┌─ DATASET EXCERPTS

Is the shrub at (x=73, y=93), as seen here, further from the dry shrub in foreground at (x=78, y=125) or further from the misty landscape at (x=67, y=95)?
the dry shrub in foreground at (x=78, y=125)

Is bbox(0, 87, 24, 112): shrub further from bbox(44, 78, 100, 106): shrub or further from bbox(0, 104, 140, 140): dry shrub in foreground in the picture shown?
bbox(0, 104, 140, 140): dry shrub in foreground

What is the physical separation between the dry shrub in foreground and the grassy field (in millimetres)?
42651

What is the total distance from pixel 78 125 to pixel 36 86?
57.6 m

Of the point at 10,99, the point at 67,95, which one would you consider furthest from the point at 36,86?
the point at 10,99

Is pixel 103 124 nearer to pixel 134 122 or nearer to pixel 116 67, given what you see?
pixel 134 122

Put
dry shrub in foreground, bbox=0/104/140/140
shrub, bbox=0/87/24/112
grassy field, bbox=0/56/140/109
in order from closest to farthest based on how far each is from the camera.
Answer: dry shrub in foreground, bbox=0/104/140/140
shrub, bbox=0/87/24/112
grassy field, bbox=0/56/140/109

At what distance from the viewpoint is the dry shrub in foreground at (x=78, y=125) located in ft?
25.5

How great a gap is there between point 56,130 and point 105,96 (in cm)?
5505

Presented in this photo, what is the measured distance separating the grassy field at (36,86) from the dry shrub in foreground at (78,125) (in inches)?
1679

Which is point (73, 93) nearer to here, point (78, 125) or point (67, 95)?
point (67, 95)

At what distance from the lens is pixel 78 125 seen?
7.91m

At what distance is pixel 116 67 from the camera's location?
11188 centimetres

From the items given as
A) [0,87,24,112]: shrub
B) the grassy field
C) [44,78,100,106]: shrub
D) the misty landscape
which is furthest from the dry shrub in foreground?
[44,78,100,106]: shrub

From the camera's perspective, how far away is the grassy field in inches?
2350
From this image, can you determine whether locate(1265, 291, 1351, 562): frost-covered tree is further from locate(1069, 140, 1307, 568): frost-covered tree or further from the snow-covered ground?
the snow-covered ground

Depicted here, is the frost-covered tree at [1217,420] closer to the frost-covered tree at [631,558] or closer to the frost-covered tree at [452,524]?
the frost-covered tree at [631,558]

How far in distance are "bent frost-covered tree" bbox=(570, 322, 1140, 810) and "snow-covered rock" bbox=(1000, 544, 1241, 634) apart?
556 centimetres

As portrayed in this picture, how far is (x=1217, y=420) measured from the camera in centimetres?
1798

└─

EXERCISE DIRECTIONS: Return every line exactly.

RESPONSE:
Is the shrub at (x=73, y=93), as seen here, further from the dry shrub in foreground at (x=78, y=125) or further from the misty landscape at (x=67, y=95)?
the dry shrub in foreground at (x=78, y=125)

Is bbox(0, 87, 24, 112): shrub further from bbox(44, 78, 100, 106): shrub or further from bbox(0, 104, 140, 140): dry shrub in foreground in the picture shown?
bbox(0, 104, 140, 140): dry shrub in foreground

What is the physical separation between the dry shrub in foreground and the grassy field (in millimetres)?
42651

What is the total distance from pixel 78 125 to pixel 36 86?
57.6 m

Of the point at 10,99, the point at 67,95, which one would you consider furthest from the point at 36,86?
the point at 10,99

Is pixel 103 124 nearer to pixel 134 122 or nearer to pixel 116 67, given what you see?
pixel 134 122

Put
dry shrub in foreground, bbox=0/104/140/140
shrub, bbox=0/87/24/112
grassy field, bbox=0/56/140/109
in order from closest to farthest based on how far each is from the camera.
Answer: dry shrub in foreground, bbox=0/104/140/140
shrub, bbox=0/87/24/112
grassy field, bbox=0/56/140/109

At what distance from the viewpoint is the dry shrub in foreground at (x=78, y=125) located in ft?
25.5

How great a gap is there between point 56,130 and point 105,96 (in cm)?
5505

Presented in this photo, what is the measured distance separating the grassy field at (36,86) from the dry shrub in foreground at (78,125) (in inches)?
1679

Which is point (73, 93) nearer to here, point (78, 125) or point (67, 95)?
point (67, 95)

At what distance from the lens is pixel 78 125 seen?
7.91m

At what distance is pixel 116 67 from the camera's location?
11188 centimetres

From the items given as
A) [0,87,24,112]: shrub
B) the grassy field
C) [44,78,100,106]: shrub
D) the misty landscape
which is furthest from the dry shrub in foreground?
[44,78,100,106]: shrub

From the camera's perspective, how far away is the grassy field in inches?
2350
From this image, can you determine whether locate(1265, 291, 1351, 562): frost-covered tree is further from locate(1069, 140, 1307, 568): frost-covered tree or further from the snow-covered ground?
the snow-covered ground

Depicted here, is the frost-covered tree at [1217,420] closer to the frost-covered tree at [631,558] or closer to the frost-covered tree at [452,524]?
the frost-covered tree at [631,558]

How far in distance are "bent frost-covered tree" bbox=(570, 322, 1140, 810) and "snow-covered rock" bbox=(1000, 544, 1241, 634) apart?
556 centimetres

As portrayed in this picture, how far is (x=1217, y=420) measured from the camera in centimetres?
1798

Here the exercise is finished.